[Begin PROVIDED MATERIAL]

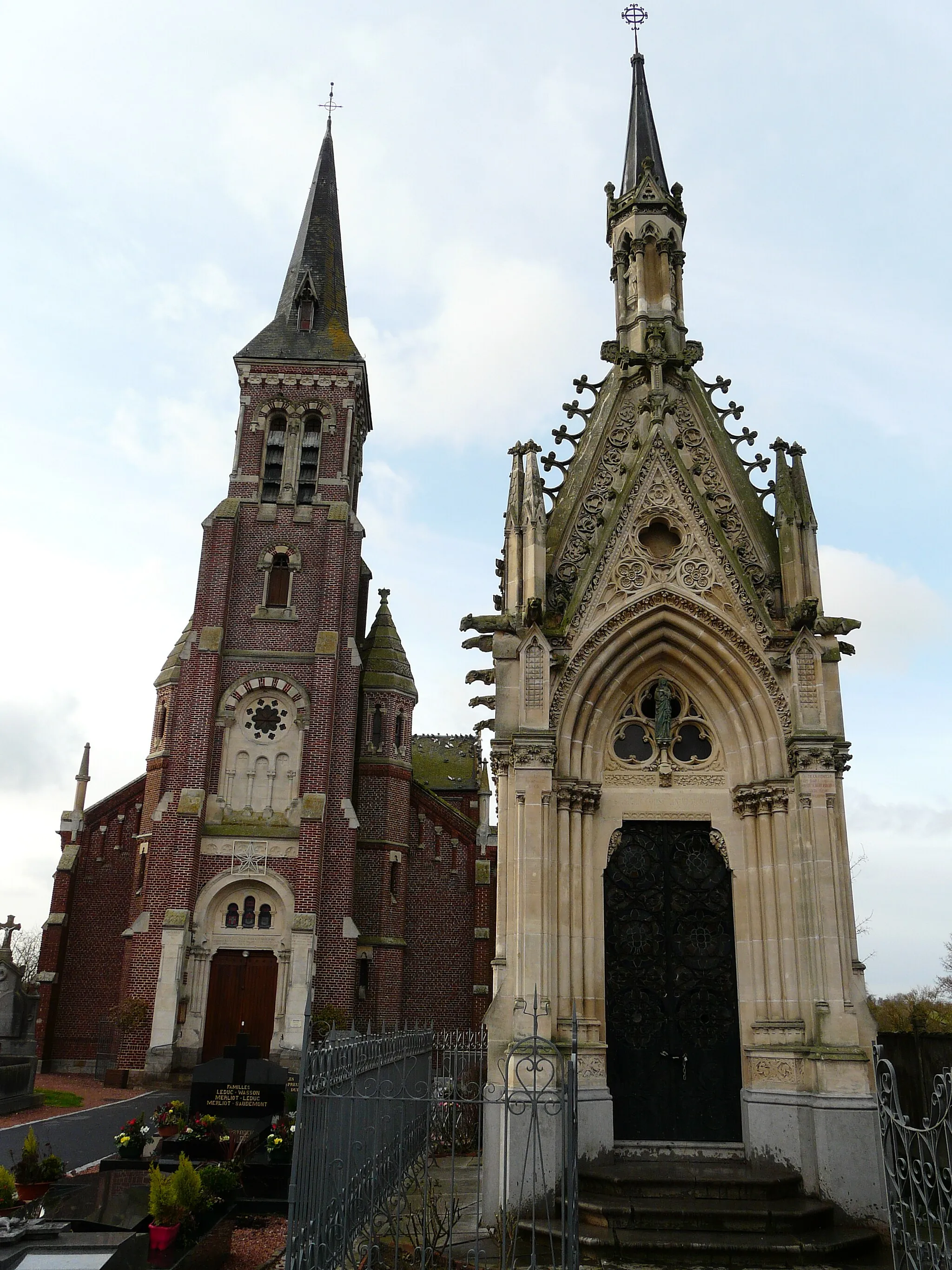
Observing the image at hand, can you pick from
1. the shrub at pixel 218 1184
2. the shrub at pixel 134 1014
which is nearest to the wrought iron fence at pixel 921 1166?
the shrub at pixel 218 1184

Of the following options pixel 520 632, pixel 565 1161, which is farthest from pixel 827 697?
pixel 565 1161

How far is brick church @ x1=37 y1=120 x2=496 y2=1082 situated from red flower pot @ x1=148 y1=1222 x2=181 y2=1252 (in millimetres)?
19251

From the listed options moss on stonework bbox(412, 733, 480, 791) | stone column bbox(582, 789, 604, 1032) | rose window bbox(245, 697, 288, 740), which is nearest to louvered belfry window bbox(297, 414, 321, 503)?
rose window bbox(245, 697, 288, 740)

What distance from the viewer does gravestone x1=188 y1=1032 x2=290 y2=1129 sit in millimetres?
14266

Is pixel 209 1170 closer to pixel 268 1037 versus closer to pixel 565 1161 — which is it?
pixel 565 1161

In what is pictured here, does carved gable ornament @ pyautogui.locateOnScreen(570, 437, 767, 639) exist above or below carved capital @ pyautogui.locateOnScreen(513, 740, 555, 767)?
above

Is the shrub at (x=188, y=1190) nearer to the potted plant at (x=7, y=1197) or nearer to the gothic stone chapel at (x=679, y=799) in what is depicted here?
the potted plant at (x=7, y=1197)

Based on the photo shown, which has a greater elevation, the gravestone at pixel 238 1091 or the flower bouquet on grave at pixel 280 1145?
the gravestone at pixel 238 1091

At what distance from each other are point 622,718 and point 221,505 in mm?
24415

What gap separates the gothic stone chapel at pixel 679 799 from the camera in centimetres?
1020

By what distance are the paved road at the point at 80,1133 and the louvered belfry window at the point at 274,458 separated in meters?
19.4

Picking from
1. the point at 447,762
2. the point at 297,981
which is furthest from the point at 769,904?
the point at 447,762

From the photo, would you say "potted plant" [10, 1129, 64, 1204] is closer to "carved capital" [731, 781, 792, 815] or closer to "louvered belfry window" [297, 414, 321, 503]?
"carved capital" [731, 781, 792, 815]

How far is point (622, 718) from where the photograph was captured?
11961 millimetres
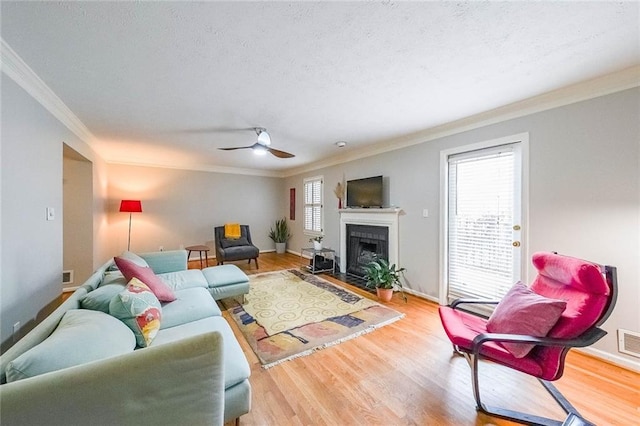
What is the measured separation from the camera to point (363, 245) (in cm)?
446

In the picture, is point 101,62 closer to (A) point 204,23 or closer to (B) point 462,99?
(A) point 204,23

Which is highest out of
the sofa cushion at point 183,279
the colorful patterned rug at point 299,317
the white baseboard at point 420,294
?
the sofa cushion at point 183,279

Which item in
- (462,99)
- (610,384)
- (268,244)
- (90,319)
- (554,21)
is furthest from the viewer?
(268,244)

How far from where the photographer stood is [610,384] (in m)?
1.78

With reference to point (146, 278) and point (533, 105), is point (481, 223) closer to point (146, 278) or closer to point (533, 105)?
point (533, 105)

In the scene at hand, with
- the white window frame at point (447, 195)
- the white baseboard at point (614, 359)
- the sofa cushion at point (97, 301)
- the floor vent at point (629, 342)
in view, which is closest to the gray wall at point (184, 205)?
the sofa cushion at point (97, 301)

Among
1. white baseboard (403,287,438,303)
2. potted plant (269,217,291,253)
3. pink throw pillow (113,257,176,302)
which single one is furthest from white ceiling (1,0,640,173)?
potted plant (269,217,291,253)

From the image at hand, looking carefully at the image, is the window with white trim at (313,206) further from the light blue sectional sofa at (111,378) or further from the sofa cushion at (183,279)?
the light blue sectional sofa at (111,378)

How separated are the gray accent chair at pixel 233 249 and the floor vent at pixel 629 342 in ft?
16.1

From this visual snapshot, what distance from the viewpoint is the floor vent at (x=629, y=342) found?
1917 millimetres

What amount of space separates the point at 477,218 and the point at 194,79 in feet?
10.8

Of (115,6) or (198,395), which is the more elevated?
(115,6)

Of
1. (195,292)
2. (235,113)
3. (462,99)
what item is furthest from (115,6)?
(462,99)

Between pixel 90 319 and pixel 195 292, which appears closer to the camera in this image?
pixel 90 319
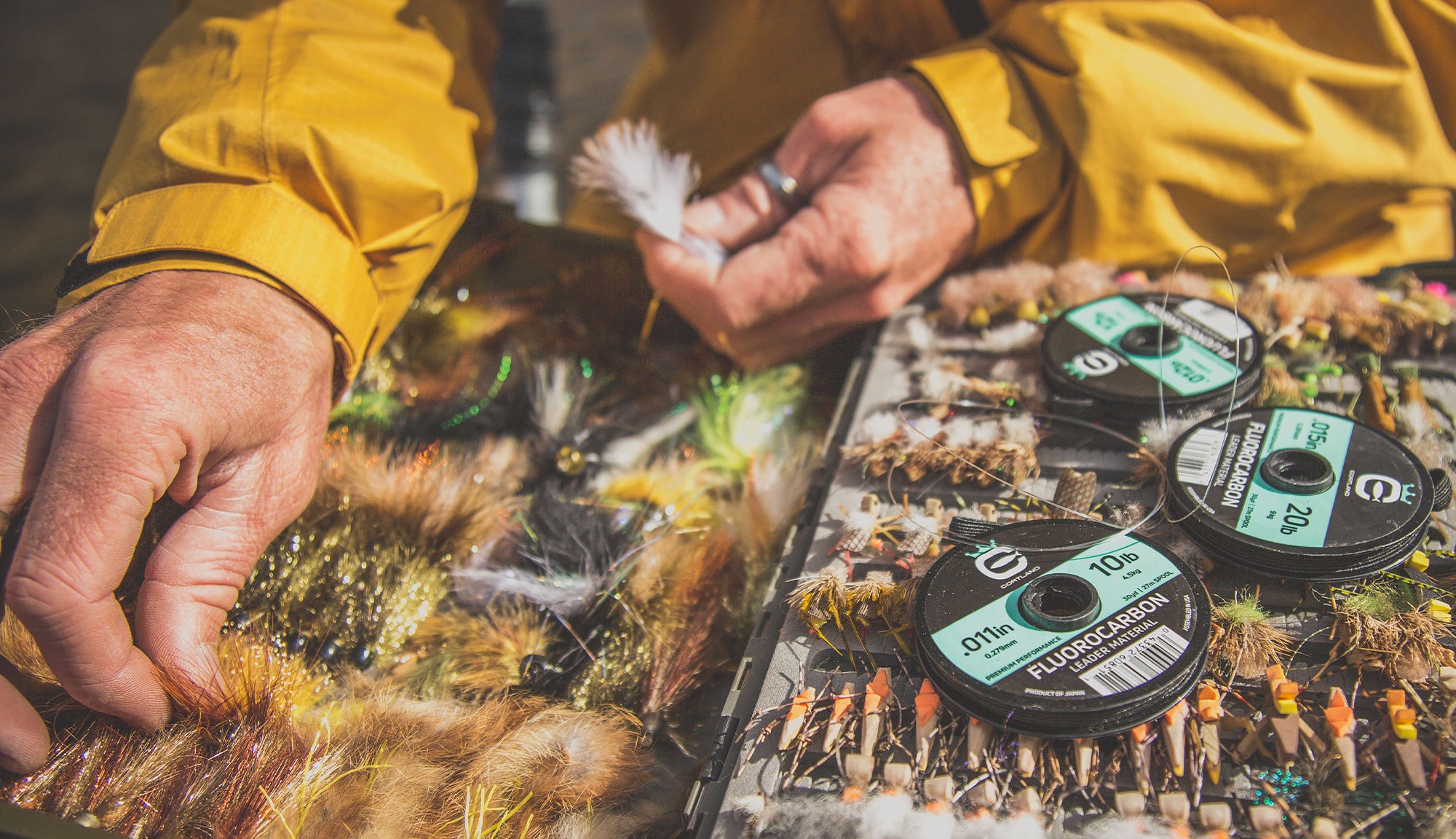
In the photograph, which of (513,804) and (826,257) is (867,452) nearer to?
(826,257)

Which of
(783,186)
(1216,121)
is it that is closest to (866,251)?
(783,186)

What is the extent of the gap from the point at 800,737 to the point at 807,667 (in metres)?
0.06

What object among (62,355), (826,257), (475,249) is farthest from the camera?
(475,249)

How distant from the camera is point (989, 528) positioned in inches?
30.5

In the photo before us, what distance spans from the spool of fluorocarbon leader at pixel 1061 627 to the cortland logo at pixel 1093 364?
23cm

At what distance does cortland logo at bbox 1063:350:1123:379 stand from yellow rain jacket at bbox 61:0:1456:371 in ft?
0.87

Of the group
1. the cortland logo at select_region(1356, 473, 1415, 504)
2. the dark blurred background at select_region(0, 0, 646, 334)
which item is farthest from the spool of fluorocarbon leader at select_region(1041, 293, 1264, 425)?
the dark blurred background at select_region(0, 0, 646, 334)

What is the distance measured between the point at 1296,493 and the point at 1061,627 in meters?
0.25

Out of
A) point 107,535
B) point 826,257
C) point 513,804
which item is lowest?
point 513,804

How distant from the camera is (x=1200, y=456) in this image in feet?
2.65

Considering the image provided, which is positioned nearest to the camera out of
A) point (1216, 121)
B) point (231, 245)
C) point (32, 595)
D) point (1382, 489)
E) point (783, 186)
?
point (32, 595)

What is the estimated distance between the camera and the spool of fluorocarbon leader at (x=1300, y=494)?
0.71 meters

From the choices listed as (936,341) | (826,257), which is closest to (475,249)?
(826,257)

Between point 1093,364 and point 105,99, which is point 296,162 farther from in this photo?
point 105,99
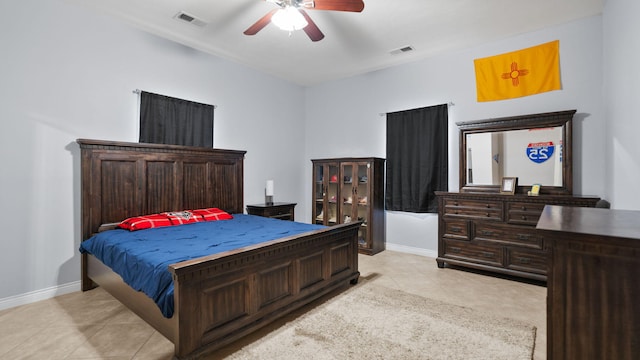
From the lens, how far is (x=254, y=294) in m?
2.22

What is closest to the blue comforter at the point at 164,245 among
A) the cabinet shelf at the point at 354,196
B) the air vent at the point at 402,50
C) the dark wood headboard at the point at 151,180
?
the dark wood headboard at the point at 151,180

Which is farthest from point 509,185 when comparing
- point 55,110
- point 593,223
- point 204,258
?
point 55,110

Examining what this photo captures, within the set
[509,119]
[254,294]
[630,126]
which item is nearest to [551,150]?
[509,119]

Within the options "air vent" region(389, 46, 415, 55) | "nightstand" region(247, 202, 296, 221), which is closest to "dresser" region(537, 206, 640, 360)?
"air vent" region(389, 46, 415, 55)

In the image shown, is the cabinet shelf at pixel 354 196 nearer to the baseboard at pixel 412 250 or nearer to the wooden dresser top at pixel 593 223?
the baseboard at pixel 412 250

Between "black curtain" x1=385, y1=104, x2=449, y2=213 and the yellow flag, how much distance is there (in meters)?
0.62

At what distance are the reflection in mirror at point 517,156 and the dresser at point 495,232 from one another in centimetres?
43

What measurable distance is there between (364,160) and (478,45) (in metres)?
2.20

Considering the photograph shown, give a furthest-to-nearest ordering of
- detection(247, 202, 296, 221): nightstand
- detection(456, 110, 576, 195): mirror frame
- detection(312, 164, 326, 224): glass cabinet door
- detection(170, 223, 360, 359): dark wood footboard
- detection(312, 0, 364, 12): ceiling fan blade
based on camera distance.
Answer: detection(312, 164, 326, 224): glass cabinet door, detection(247, 202, 296, 221): nightstand, detection(456, 110, 576, 195): mirror frame, detection(312, 0, 364, 12): ceiling fan blade, detection(170, 223, 360, 359): dark wood footboard

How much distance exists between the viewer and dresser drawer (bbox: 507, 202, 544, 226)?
10.8ft

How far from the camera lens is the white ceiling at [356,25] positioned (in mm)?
3076

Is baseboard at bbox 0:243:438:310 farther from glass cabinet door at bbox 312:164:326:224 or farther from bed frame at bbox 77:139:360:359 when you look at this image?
glass cabinet door at bbox 312:164:326:224

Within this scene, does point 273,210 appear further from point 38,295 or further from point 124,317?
point 38,295

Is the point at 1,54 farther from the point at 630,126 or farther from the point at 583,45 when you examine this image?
the point at 583,45
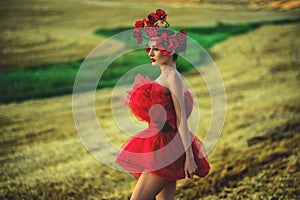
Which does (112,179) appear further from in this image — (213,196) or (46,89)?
(46,89)

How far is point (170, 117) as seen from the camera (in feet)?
8.31

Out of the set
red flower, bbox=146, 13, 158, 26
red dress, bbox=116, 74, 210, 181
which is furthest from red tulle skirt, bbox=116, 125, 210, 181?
red flower, bbox=146, 13, 158, 26

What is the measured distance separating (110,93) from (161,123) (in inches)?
216

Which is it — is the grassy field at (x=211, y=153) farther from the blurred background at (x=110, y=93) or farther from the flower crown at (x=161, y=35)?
the flower crown at (x=161, y=35)

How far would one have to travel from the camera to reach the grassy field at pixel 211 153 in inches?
166

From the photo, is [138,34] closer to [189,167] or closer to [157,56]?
[157,56]

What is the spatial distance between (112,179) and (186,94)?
7.08 feet

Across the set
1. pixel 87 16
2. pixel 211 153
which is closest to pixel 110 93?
pixel 211 153

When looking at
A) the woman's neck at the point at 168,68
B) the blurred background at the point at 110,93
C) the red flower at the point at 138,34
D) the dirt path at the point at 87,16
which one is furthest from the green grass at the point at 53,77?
the woman's neck at the point at 168,68

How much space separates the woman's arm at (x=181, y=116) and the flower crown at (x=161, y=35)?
0.50 feet

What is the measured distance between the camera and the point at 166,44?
8.14 feet

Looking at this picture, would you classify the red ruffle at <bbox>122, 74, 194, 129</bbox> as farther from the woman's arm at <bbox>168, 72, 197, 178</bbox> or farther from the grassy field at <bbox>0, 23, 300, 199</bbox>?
the grassy field at <bbox>0, 23, 300, 199</bbox>

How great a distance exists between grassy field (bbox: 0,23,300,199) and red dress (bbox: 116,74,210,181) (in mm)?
1650

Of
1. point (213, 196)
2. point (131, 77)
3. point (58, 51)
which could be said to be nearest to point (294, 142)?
point (213, 196)
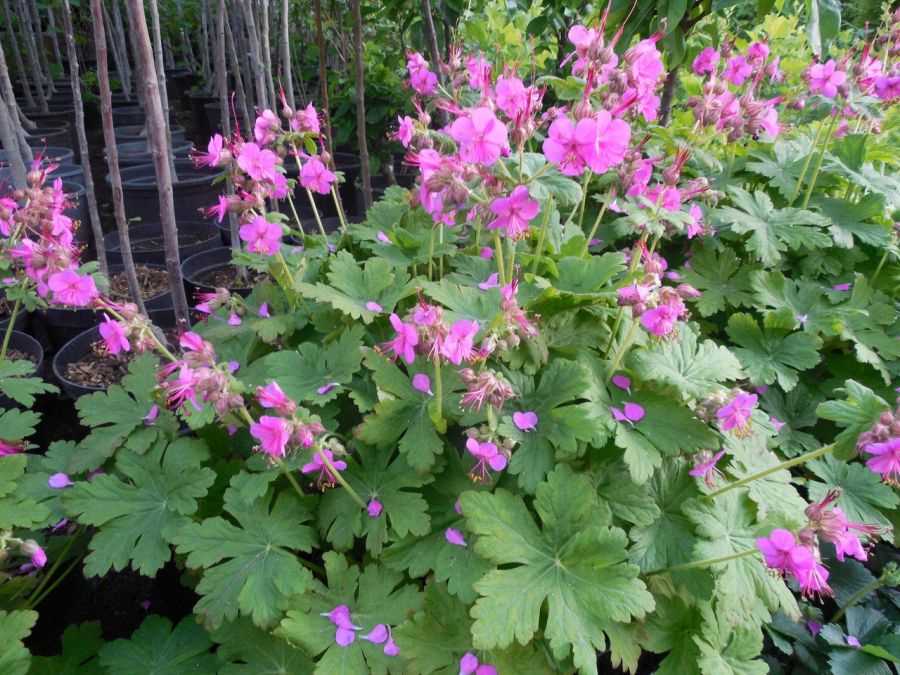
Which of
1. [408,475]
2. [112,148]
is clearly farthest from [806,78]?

[End PROVIDED MATERIAL]

TO BE DONE: Write out an exact reproduction of the lines from the line that holds "Across the set" to the bottom of the listing above, both ends included. Exclude pictures.

EXERCISE OUTPUT:
Across the set
1. pixel 87 16
2. pixel 211 153
which is closest to pixel 110 93?
pixel 211 153

When looking at
A) the woman's neck at the point at 168,68
B) the blurred background at the point at 110,93
C) the red flower at the point at 138,34
D) the dirt path at the point at 87,16
which one is furthest from the green grass at the point at 53,77?
the woman's neck at the point at 168,68

How much space separates the woman's arm at (x=181, y=116) and the flower crown at (x=161, y=35)?
0.50 feet

What is the measured distance between the camera and the point at 166,44?
8.14 feet

Looking at this picture, would you classify the red ruffle at <bbox>122, 74, 194, 129</bbox> as farther from the woman's arm at <bbox>168, 72, 197, 178</bbox> or farther from the grassy field at <bbox>0, 23, 300, 199</bbox>?
the grassy field at <bbox>0, 23, 300, 199</bbox>

How great a distance exists between grassy field (bbox: 0,23,300,199) and red dress (bbox: 116,74,210,181) (in mm)?
1650

Of
1. point (213, 196)
2. point (131, 77)
3. point (58, 51)
which could be said to be nearest to point (294, 142)?
point (213, 196)
Which of
1. [408,475]
2. [112,148]
is clearly farthest from [806,78]?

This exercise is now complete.